» **Work to be completed**: No pictures, no extra lines: copy exactly from the line with "Robyn Pandolph's Sumptuous" through the end of the entries.

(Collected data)

-*-

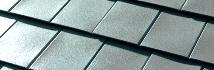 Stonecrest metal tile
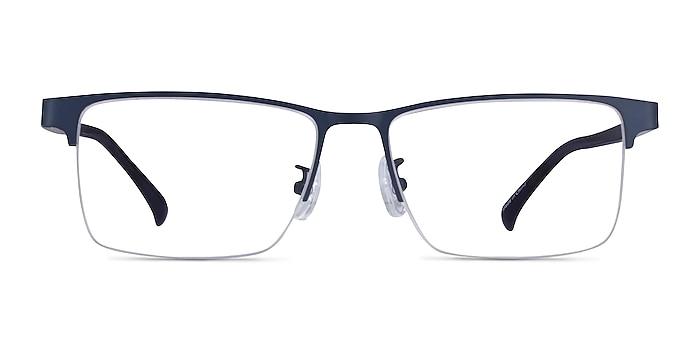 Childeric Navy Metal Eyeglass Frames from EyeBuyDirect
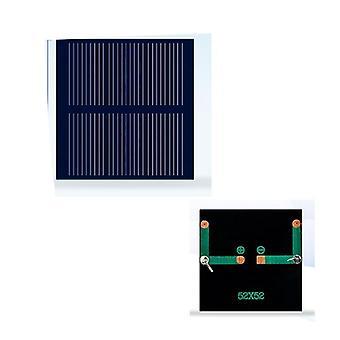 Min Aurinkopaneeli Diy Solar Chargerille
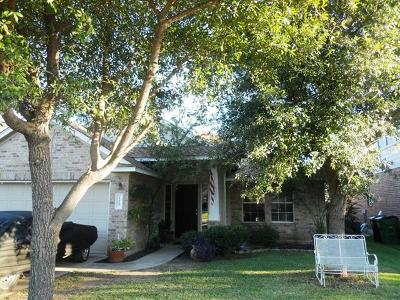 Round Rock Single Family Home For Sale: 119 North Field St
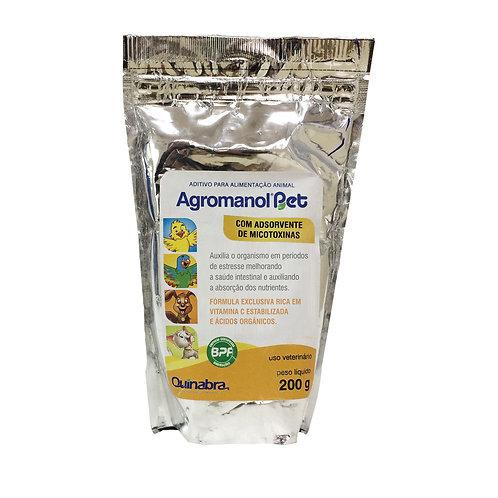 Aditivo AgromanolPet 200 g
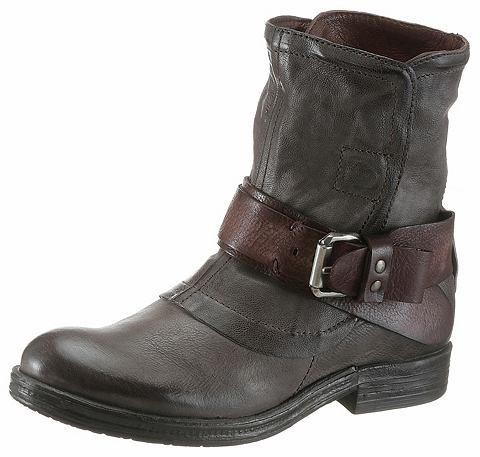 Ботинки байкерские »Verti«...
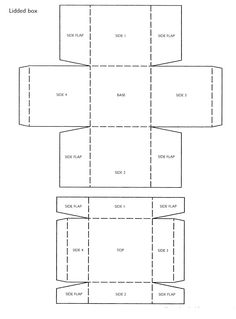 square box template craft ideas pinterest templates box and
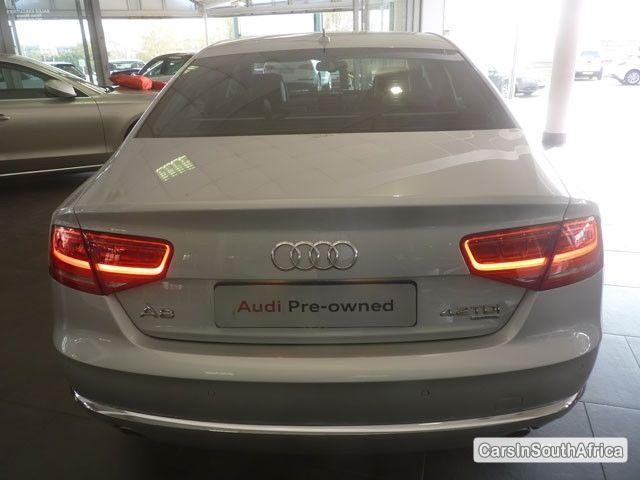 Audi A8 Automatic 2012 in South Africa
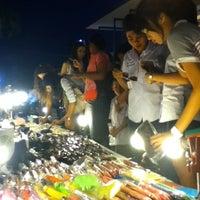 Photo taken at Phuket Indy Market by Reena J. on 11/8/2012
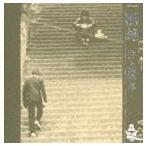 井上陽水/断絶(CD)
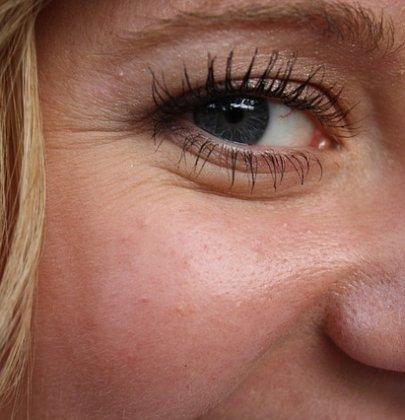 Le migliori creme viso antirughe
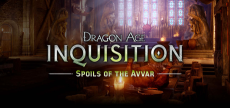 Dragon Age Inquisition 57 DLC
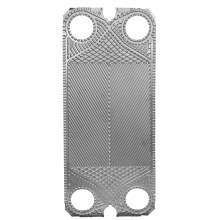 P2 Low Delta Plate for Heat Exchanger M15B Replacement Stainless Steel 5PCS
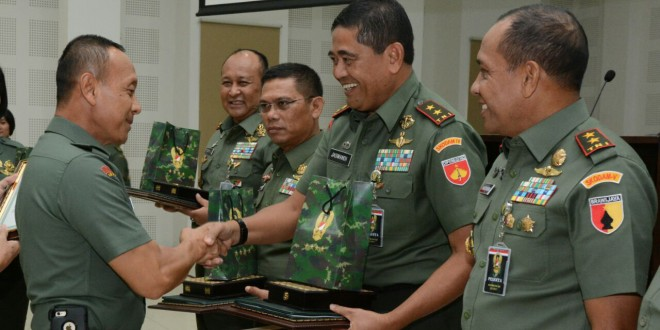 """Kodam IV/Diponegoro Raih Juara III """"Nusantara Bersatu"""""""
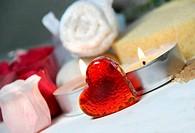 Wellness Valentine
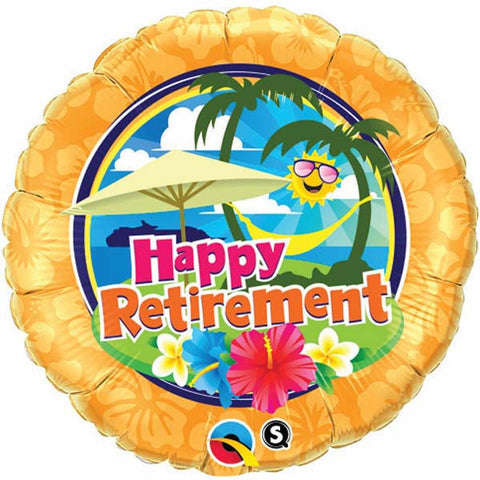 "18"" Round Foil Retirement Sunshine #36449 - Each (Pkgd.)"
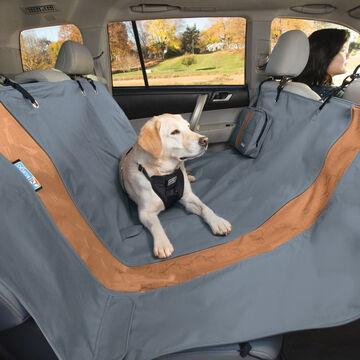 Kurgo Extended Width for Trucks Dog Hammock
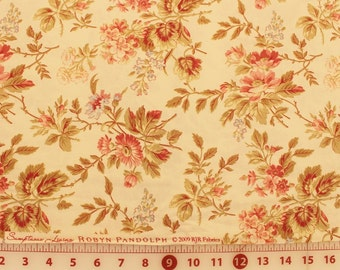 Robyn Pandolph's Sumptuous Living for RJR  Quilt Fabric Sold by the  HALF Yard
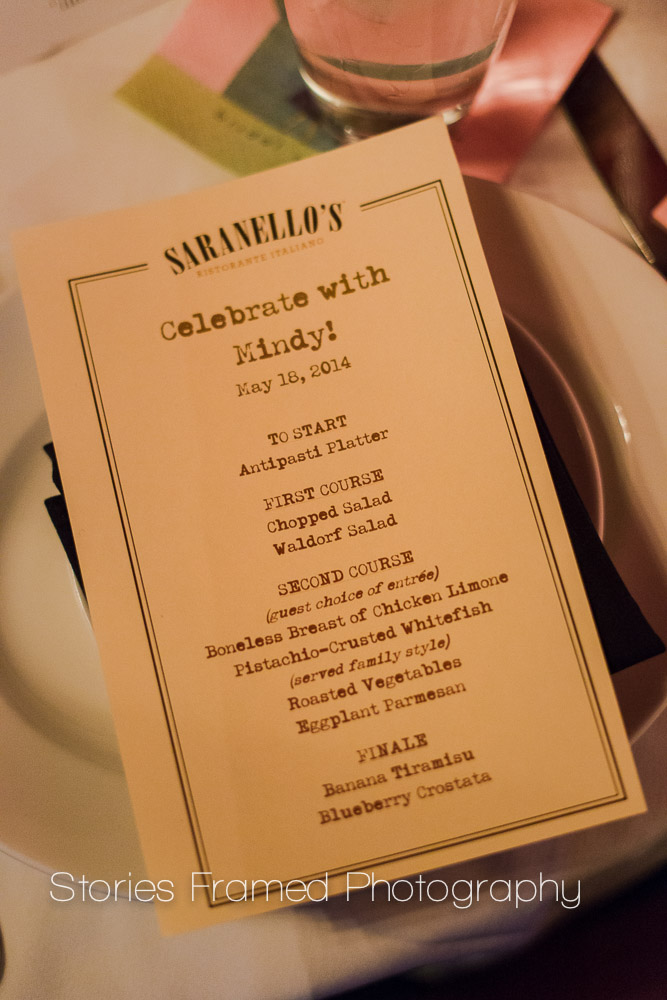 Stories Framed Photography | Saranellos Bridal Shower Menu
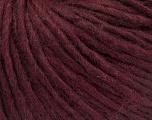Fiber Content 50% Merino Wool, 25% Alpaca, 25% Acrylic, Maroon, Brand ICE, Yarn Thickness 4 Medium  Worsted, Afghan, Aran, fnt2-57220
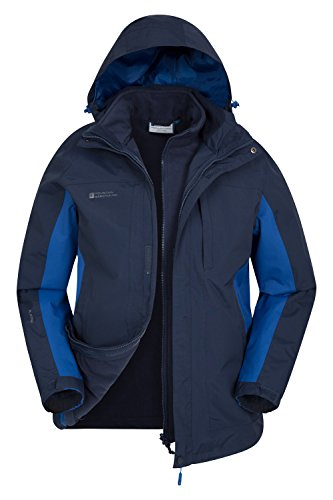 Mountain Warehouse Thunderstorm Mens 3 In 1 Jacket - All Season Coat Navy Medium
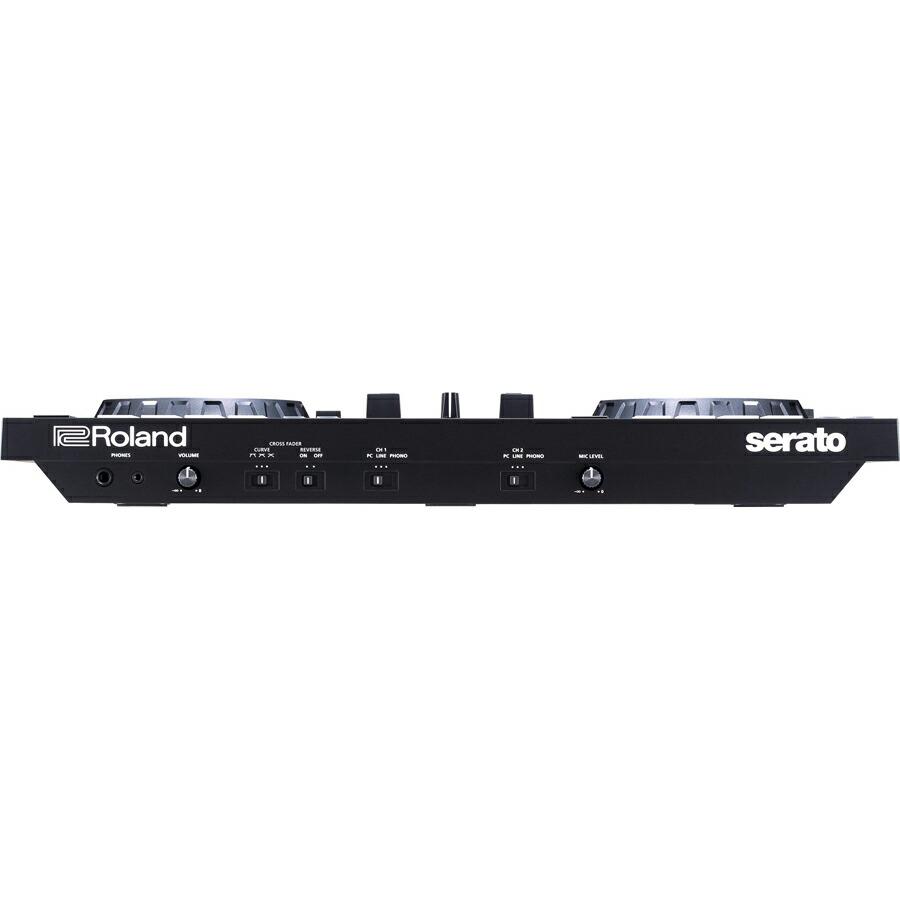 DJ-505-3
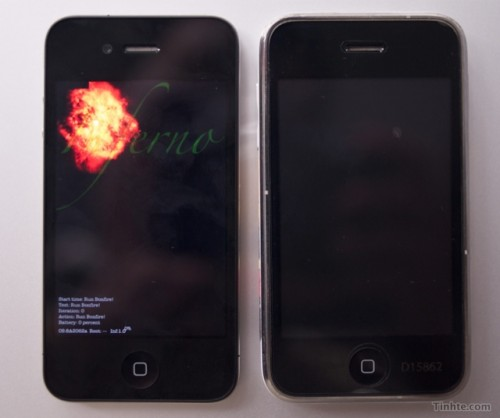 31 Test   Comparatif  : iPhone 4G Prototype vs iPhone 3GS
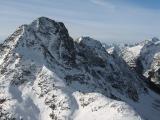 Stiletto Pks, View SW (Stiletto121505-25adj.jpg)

-*-

» **Problem solution**:
 Robyn Pandolph's Sumptuous Living for RJR  Quilt Fabric Sold by the  HALF Yard
 Stories Framed Photography | Saranellos Bridal Shower Menu
Fiber Content 50% Merino Wool, 25% Alpaca, 25% Acrylic, Maroon, Brand ICE, Yarn Thickness 4 Medium  Worsted, Afghan, Aran, fnt2-57220
 Mountain Warehouse Thunderstorm Mens 3 In 1 Jacket - All Season Coat Navy Medium
 DJ-505-3
 31 Test   Comparatif  : iPhone 4G Prototype vs iPhone 3GS
 Stiletto Pks, View SW (Stiletto121505-25adj.jpg)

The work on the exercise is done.